▶ [RECORDS]
###
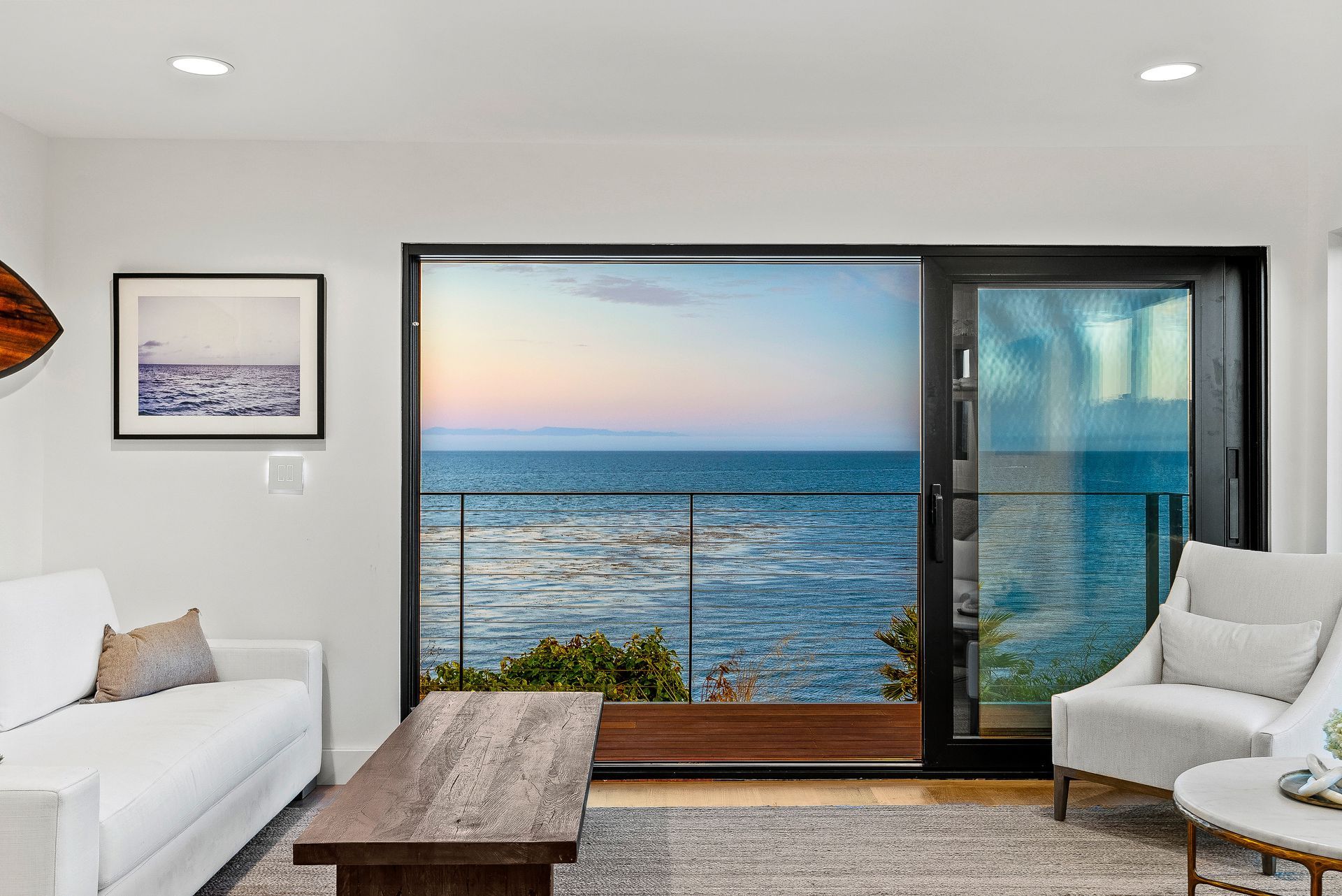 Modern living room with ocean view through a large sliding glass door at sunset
###
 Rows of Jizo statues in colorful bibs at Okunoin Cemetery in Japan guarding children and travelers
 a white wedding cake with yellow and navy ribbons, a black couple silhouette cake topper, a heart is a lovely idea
###
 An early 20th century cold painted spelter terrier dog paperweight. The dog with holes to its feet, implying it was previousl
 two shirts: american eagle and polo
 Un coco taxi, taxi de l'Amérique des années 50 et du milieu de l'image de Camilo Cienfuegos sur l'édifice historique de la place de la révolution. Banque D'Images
###
Reproduce exactly the stretch of the material above that starts at the line with "Rows of Jizo" and ends at the line with "a white wedding", both included, and nothing else.

▶ [OUTPUT BELOW]
 Rows of Jizo statues in colorful bibs at Okunoin Cemetery in Japan guarding children and travelers
 a white wedding cake with yellow and navy ribbons, a black couple silhouette cake topper, a heart is a lovely idea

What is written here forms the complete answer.